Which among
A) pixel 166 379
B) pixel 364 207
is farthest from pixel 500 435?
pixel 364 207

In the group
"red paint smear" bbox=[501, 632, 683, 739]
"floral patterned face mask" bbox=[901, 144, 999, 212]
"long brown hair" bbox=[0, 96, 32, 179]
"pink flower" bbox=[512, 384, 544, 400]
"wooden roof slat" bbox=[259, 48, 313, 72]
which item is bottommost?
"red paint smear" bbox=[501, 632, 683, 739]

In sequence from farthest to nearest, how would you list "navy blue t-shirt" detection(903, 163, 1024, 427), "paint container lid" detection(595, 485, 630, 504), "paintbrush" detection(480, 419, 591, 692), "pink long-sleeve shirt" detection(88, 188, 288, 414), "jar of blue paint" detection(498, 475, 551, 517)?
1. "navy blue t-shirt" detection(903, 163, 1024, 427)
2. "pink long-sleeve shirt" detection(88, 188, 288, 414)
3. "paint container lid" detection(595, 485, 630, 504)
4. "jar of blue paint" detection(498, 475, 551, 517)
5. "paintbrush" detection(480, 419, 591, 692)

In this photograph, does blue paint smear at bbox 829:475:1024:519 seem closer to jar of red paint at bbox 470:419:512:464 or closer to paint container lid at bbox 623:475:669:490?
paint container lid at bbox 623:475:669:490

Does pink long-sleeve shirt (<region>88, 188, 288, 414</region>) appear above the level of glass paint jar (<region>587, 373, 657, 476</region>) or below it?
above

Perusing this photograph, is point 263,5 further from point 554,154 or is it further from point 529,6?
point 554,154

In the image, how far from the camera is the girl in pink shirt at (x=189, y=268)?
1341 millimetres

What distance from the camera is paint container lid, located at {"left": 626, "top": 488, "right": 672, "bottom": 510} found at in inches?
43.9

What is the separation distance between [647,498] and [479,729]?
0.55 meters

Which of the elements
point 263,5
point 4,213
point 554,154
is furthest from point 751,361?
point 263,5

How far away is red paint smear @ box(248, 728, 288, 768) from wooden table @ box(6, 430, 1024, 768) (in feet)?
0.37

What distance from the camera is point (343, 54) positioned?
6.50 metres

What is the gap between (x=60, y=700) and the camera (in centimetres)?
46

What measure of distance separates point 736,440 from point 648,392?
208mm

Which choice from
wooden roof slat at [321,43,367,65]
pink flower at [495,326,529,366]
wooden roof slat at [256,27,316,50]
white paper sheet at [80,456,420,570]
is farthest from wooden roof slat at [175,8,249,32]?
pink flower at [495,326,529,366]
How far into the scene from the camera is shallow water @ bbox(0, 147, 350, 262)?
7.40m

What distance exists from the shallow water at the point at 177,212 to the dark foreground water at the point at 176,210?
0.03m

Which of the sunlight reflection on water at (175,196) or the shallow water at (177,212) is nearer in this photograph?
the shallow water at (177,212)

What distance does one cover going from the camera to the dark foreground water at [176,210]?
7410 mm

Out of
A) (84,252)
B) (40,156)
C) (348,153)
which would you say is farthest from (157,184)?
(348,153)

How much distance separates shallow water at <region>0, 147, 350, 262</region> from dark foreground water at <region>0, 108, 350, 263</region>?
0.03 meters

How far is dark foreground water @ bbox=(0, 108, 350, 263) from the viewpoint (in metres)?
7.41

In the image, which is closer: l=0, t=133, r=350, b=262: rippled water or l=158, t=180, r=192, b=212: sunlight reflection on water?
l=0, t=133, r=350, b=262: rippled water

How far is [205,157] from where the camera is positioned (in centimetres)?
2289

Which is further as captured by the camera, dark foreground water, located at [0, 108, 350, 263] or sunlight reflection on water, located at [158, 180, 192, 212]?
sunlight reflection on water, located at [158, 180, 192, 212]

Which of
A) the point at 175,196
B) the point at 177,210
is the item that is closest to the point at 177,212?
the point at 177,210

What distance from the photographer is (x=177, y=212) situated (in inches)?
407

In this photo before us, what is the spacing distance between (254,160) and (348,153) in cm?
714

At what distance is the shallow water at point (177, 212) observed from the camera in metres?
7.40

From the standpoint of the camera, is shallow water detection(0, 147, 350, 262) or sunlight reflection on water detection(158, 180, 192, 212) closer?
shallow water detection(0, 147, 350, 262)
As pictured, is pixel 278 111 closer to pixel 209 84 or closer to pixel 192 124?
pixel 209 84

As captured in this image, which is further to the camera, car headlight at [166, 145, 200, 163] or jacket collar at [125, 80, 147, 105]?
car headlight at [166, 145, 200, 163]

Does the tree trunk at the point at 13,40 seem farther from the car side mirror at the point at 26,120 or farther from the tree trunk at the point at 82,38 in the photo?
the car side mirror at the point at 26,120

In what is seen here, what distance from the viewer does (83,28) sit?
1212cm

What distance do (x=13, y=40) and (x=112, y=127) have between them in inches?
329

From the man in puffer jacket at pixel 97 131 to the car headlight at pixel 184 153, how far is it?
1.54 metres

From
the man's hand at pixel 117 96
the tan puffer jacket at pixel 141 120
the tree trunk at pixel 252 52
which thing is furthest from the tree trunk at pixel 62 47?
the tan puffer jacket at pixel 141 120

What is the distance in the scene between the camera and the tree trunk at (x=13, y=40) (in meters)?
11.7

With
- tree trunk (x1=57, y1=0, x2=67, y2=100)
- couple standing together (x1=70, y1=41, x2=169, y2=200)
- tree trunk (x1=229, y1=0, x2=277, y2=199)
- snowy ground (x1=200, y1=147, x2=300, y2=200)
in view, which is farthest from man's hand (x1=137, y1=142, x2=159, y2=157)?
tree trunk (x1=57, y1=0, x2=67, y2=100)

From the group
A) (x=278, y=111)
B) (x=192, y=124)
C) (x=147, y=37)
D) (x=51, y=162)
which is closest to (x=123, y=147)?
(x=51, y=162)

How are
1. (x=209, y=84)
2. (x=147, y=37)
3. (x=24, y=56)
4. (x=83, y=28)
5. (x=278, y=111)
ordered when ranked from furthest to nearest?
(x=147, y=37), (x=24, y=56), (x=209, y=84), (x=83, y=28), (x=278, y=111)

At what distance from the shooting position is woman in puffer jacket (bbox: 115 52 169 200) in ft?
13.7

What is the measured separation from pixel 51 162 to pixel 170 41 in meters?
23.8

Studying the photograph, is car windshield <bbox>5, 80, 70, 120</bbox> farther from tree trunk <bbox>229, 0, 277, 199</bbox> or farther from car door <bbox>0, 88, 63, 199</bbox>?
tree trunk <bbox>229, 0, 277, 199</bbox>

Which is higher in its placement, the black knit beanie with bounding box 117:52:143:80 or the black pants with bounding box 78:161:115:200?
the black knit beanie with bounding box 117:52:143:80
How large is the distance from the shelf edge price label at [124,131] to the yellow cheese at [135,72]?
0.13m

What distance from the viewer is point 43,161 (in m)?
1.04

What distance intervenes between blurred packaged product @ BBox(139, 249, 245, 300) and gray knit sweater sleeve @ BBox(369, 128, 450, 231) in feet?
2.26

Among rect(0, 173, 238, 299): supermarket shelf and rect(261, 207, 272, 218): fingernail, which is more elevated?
____________________
→ Written exercise:
Reproduce verbatim the lines from the one containing "Which is higher" through the final line above, inclusive.

→ Response:
Which is higher in its placement, the black knit beanie with bounding box 117:52:143:80 or the black pants with bounding box 78:161:115:200?
the black knit beanie with bounding box 117:52:143:80
How large is the distance from the shelf edge price label at [124,131] to the yellow cheese at [135,72]?
0.13m

What distance from the viewer is point 43,161 (in m)?
1.04

What distance intervenes between blurred packaged product @ BBox(139, 249, 245, 300) and gray knit sweater sleeve @ BBox(369, 128, 450, 231) in feet?
2.26

Among rect(0, 173, 238, 299): supermarket shelf and rect(261, 207, 272, 218): fingernail, which is more elevated?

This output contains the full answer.